= What is needed =
Retype the text of each of the three items below word for word, leaving out the pictures.

= The data =
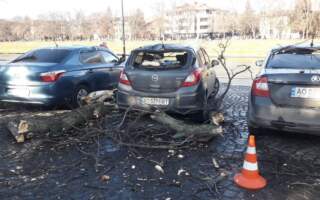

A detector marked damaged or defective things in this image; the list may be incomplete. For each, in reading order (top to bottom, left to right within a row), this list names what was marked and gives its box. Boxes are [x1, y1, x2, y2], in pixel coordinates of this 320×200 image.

damaged car [116, 43, 219, 119]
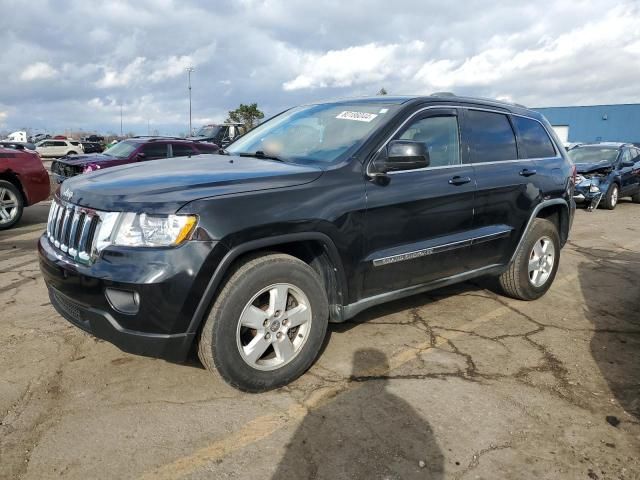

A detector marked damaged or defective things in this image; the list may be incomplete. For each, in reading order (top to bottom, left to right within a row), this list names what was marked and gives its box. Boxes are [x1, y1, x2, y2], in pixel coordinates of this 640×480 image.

damaged vehicle [568, 142, 640, 210]
cracked asphalt [1, 201, 640, 478]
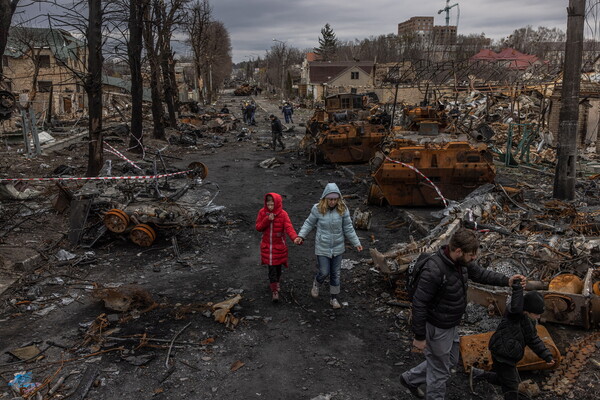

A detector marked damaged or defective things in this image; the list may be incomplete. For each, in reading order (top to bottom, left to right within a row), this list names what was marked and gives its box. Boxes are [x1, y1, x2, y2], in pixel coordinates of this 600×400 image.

burnt house roof [310, 61, 376, 84]
destroyed armored vehicle [302, 93, 392, 164]
rusted tank hull [370, 141, 496, 206]
rusted tank hull [462, 324, 560, 372]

= Expected answer =
A detector marked damaged or defective things in this image; the list may be incomplete. For each, in reading order (top to bottom, left to right within a row), this list names what was marked and gives its box. Boxes are [x1, y1, x2, y2], in pixel coordinates of this 320×200 image.

damaged car [116, 43, 219, 119]

A detector marked damaged or defective things in this image; the list may be incomplete. For each, in reading order (top to bottom, left to right within a row), this list names what was marked and gives its box. Boxes are [x1, y1, x2, y2], in pixel coordinates of this 640×480 image.

damaged vehicle [568, 142, 640, 210]
cracked asphalt [1, 201, 640, 478]

A detector marked damaged or defective things in this image; the list may be incomplete. For each, in reading order (top to bottom, left to right within a row), this list names what was marked and gives its box. Boxes are [x1, y1, x2, y2], in pixel coordinates of this 600×400 image.

burnt house roof [310, 61, 376, 84]
destroyed armored vehicle [302, 93, 392, 164]
rusted tank hull [370, 141, 496, 206]
rusted tank hull [462, 324, 560, 372]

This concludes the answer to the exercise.